Roberto Iniesta ejecuta, sentado, una de sus estupefacientes canciones de amor y de guerra. (Fotografía: Mikel Masa.) |
Acompañado de los
músicos con los que ha levantado sus dos discos en solitario, Roberto Iniesta
ofreció un concierto intenso y emocionante en un colmado Teatro Circo Price
«Cuántas
cosas es un hombre». La frase es del escritor mexicano Élmer Mendoza, quien en
un destello de lucidez dio con una de esas milagrosas sentencias capaces de
contenerlo todo. Es incontestable: un hombre ―todos los hombres― es y está
hecho de muchas y diversas cosas, como una suerte de puzle de sentimientos y
contradicciones, de pura vida. Sin embargo, y aquí podría ampliarse esa máxima,
lo que en verdad lo hace único, sin par, es ser siempre él mismo. Mantenerse
fiel a sus convicciones y creencias y no dejarse arrastrar ni contaminar por la
opinión dominante, las modas ni (en el caso de los artistas) la tiranía del
mercado, que es pan para hoy y olvido para mañana.
Pese
a los desvaríos de los puristas, que no tienen solución, las señas de identidad
artística de Roberto Iniesta, Robe, no son hoy muy diferentes a las que
ostentaba cuando empezó en la música 30 años atrás: lo suyo sigue siendo la
transgresión. Eso es algo que los espectadores que abarrotaron anoche el
madrileño Teatro Circo Price pudieron comprobar y sentir.
Sí,
cierto es que ahora el exabrupto y los latigazos verbales (su tendencia a
escupir lava) no son tan abundantes como en sus primeros discos y que la
búsqueda de la belleza se ha convertido en su principal misión/obsesión como
creador, pero la esencia transgresora, rompedora, investigadora no solo
continúa vigente en él, sino que en los últimos seis años, desde Material defectuoso, ha ido a más.

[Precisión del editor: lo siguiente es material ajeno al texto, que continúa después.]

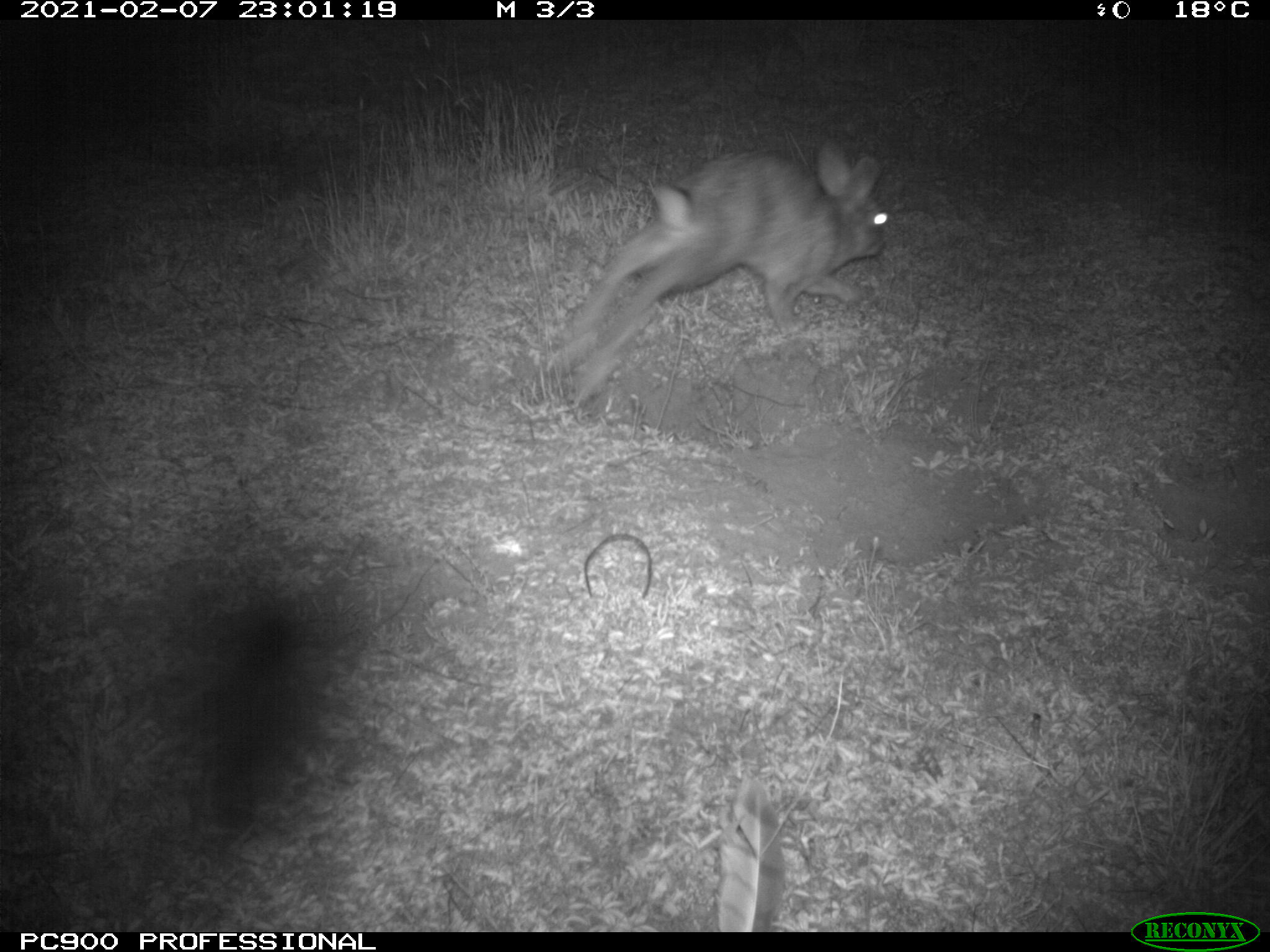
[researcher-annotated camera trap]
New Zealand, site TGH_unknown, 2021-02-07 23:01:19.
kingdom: Animalia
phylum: Chordata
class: Mammalia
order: Lagomorpha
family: Leporidae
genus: Oryctolagus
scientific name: Oryctolagus cuniculus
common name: european rabbit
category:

Prueba de ello es que a diferencia de algunas de nuestras vacas sagradas que
andan actualmente de gira y que para poner al público en pie tienen que echar
mano de sus grandes éxitos, Robe es capaz de seguir alumbrando canciones
redondas que le permiten, de paso, no tener que correr por el escenario como
cuando tenía 20 años. Al igual que Rafa Nadal, ha aprendido que se pueden ganar
torneos sin dejarse el físico en el intento.
La
de anoche en Madrid fue la decimosegunda parada de la gira Bienvenidos al temporal, con la que Robe y los cinco músicos que le
acompañan, los mismos con los que ha dado forma a sus dos discos en solitario, Lo que aletea en nuestras cabezas (2015)
y Destrozares. Canciones para el final de
los tiempos (2016), recorren España.
David
Lerman (bajo, saxo, clarinete, voces), Alber Fuentes (batería y voces), Álvaro
Rodríguez Barroso (piano, teclados y acordeón), Carlitos Pérez (violín y voces)
y Lorenzo González (voz y bajo), paisanos, todos ellos, de Robe, no solo
demostraron lo buenísimos músicos que son (imposible destacar a uno sobre el
resto), sino que se movieron por el escenario con una seguridad aplastante,
como si llevaran junto al «jefe» toda la vida.
El
concierto, que arrancó con «El cielo cambió de forma» y se cerró con «Un
suspiro acompasado», constó de 19 canciones (sus dos discos en solitario
íntegros más un tema de Extremoduro) repartidas en dos actos, con un descanso
de unos veinte minutos que fue un «visite nuestro bar» en toda regla.
En
el primer acto, Robe no se levantó de la silla y despachó junto a sus sobrados
músicos diez canciones del tirón. Esa parte fue como una brisa en la que, de
pronto, sonaba algún trueno. Un tramo pura delicatessen,
para ver, escuchar y callar. O, en palabras de Robe, para no dar por culo.
En
el segundo acto, que arrancó con una introducción de «Extremaydura» a la que se
le ensambló «Cartas desde Gaia», Robe no se sentó ni una sola vez. Esa fue la
parte más vibrante por la pura movilidad escénica y, sin duda, la gente, nada
acostumbrada a un Robe inerte, la agradeció. Pero la transgresión fue la misma
en los dos tramos, pues esta no tiene que ver con la cáscara, sino con el
fondo. Con la esencia.
Rugía
Robe sus letras delicadas y existencialistas ―siempre será Satán con lira― cual
revolucionario que dispara claveles y busca herir la sensibilidad del público.
Ya que como se encargó de señalar: «¿Para qué sirve un filósofo si no es capaz
de herir la sensibilidad?».
Tras
la falsa última canción, «Por encima del bien y del mal», de intensísimo
colofón musical, hubo dos bises, una novedad respecto a Extremoduro, que nunca
los hacen. El primero, «Si te vas», único tema de Extremo, fue celebrado como
el gol decisivo de una final de la Champions.
Robe
es de Plasencia, pero Madrid también es su casa. El hemiciclo rojo del Teatro
Circo Price ―en donde no se agitó ni un solo móvil: estaban prohibidos, un
triunfo sobre la estupidez imperante― parecía un gigantesco corazón que latía,
emocionado, con un poeta y músico que vestido con la ropa colorista de un
saltimbanqui medieval apenas sale en la televisión ni suena en la radio, pero
que enamora a tres generaciones de españoles de lo más dispares gracias a unas
canciones cargadas de épica y disensión que son un canto al amor y la vida y
una reivindicación de las utopías.
Qué
bien que les sienta a algunos cumplir años.